Having finally run out of lyrics, Django simply hums the tune as he and Helena dance, smiling brilliantly, glad to see that she's enjoying herself. The humming is interrupted briefly for a reply of "Pff, fuck the man," and he shows no sign of slowing down. This is the most fun he's had in a long damn time, and he's not gonna let a couple of suits put a damper on it unless they come over and do something about it.

It's not long, though, before he devolves into helpless laughter and has to stop, realising the absurdity of it, and releases the lovely blonde from his arms. "I, uh. Heh. Sorry about that," he offers without losing the broad grin from his face, and runs a hand through his hair. "Must be something in the water. I don't usually like to, uh, draw attention in public."

Letting them enjoy the interaction, Cat's eyes have begun to wander. She draws in a deep breath, inhaling the scent of the park and enjoying it, even though she's done so many times before and remembers each with full clarity. To see Helena happy, and him with her, causes a smile to bud on her lips. So much is coming, so much already survived; she won't begrudge them any such moments they can snare.
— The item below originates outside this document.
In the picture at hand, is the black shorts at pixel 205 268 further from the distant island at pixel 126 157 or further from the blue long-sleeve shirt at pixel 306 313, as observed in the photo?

Helena drops down to sit next to Cat once more. "There's more to the park, isn't there? I kind of wish we'd brought food, had a picnic." She's been robbed of such simple pleasures, and even since before being brought to Moab. Django is grinned at, as she beckons him to sit down with them.

"Never been on a picnic," Django admits, leaning against a tree near the girls rather than sitting, prefering to remain on his feet for now.. "Had kind of a shitty childhood. It happens." He doesn't sound terribly upset about it. His gaze wanders downwards a bit, and he toes the ground at the base of a large dandelion. "We could go out to lunch or something, though. Or… would that be a bad idea? With the whole lying low thing. I mean… we're supposed to be dead, right? People'd just figure we looked like us or someshit, wouldn't they? It'd be kinda weird if someone looked at Lena here and said "I thought you were supposed to be dead," don'cha think?"

"Who says I didn't think of that and plan ahead?" Cat asks with a chuckle. She nods toward the two watchers, one of whom already heard them, and his comm gear is spoken into. From somewhere nearby two young women approach, carrying baskets which they set near the three of them before retreating. "Bon appetit," Cat offers.